Published in the Straits Times Forum, 24 February 2020.
Maid agencies abusing their powers
Mr Ng Beng Choo makes a good point in his Forum letter (Agency charges same amount for new and transfer maids, Feb 20).
Indeed, why should anyone be charged by an agency as much to hire a transfer domestic worker as to hire one from abroad?
The cost of hiring locally does not include training, accommodation, transport and agency fees that would be incurred in hiring new workers in their countries of origin, and so should be much lower.
It is still common practice for employers to deduct the cost of the hire of a new domestic worker from her salary, and this also often happens with transfer workers.
When domestic workers face six to nine months of salary deductions, although Singapore caps what agencies here can charge them at two months maximum, it has been argued that the extra cost comes from country-of-origin charges.
Since those should not exist in the case of transfer workers, none of them should be facing salary deductions of more than two months. But many are.

§ §

[Required work]
**A)** Please reproduce the part of the letter on maid agencies that opens with the words containing "When domestic workers" and closes with "from country-of-origin charges.".
**B)** According to the letter on maid agencies, what is the most that agencies in Singapore can charge domestic workers?
**C)** List the costs that, according to the letter on maid agencies, hiring locally does not include.
None of the material is needed for this work.

§ §

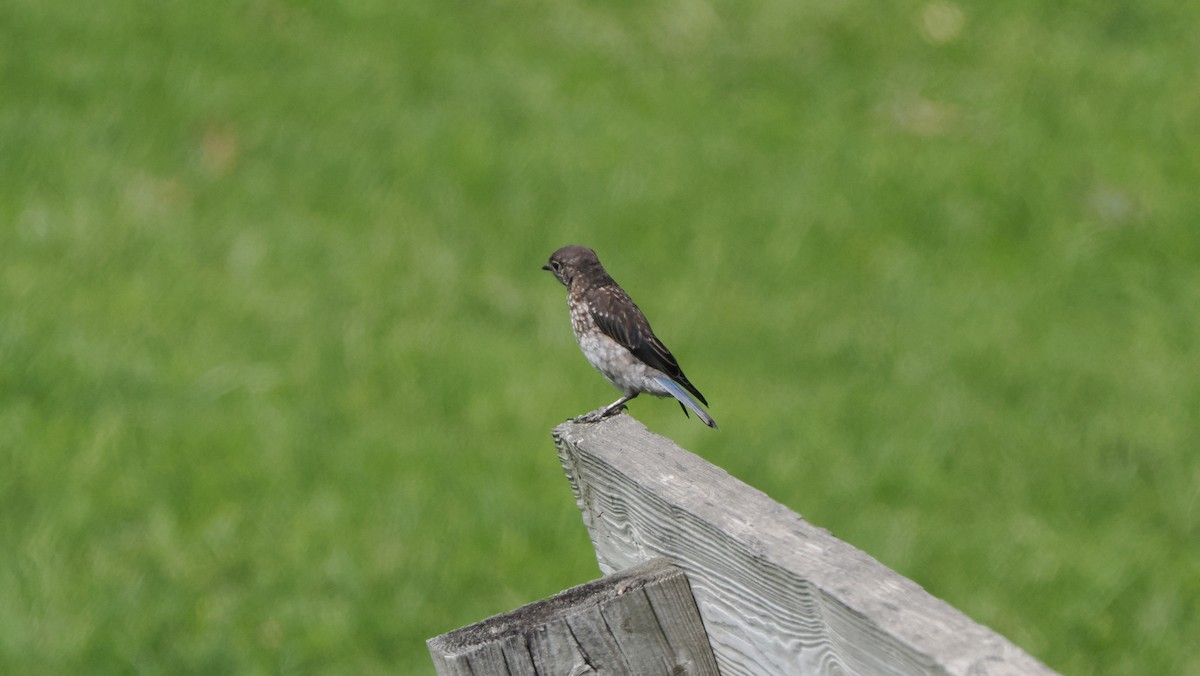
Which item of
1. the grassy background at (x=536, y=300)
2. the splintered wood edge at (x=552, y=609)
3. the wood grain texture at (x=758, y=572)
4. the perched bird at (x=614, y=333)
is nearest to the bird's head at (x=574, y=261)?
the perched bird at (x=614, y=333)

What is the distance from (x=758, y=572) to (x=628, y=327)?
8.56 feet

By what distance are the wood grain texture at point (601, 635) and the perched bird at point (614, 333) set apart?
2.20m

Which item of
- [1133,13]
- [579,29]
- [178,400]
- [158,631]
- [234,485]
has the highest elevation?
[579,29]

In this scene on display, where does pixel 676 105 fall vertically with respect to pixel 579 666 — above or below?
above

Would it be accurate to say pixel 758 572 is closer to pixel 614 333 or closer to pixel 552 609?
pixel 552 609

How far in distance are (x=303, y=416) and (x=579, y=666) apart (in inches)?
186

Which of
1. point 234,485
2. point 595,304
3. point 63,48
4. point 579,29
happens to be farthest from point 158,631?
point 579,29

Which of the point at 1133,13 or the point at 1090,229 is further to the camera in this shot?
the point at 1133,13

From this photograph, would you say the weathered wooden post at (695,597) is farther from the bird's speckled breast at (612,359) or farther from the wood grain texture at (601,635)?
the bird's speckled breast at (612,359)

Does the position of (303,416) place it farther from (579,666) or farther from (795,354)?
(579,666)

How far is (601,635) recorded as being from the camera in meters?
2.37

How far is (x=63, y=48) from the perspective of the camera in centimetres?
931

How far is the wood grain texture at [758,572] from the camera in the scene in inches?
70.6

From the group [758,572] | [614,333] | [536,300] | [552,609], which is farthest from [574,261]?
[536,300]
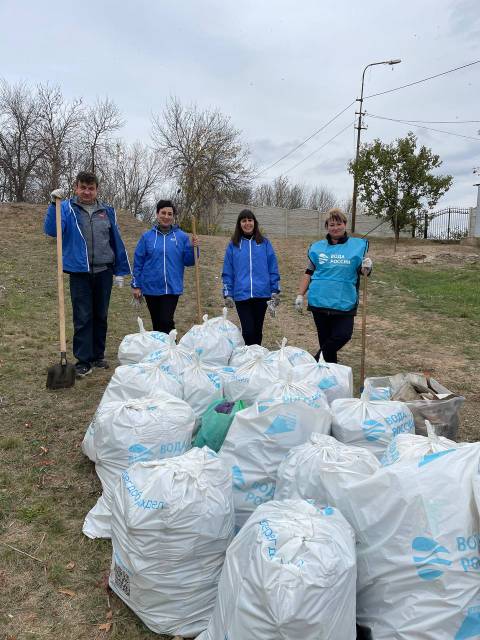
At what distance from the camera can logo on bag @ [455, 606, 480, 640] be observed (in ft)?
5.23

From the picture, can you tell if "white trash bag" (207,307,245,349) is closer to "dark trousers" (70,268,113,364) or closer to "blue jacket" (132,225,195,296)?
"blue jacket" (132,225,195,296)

§ §

[Per-task answers]
**A)**
When domestic workers face six to nine months of salary deductions, although Singapore caps what agencies here can charge them at two months maximum, it has been argued that the extra cost comes from country-of-origin charges.

**B)** Two months of salary.

**C)** Training, accommodation, transport, and agency fees.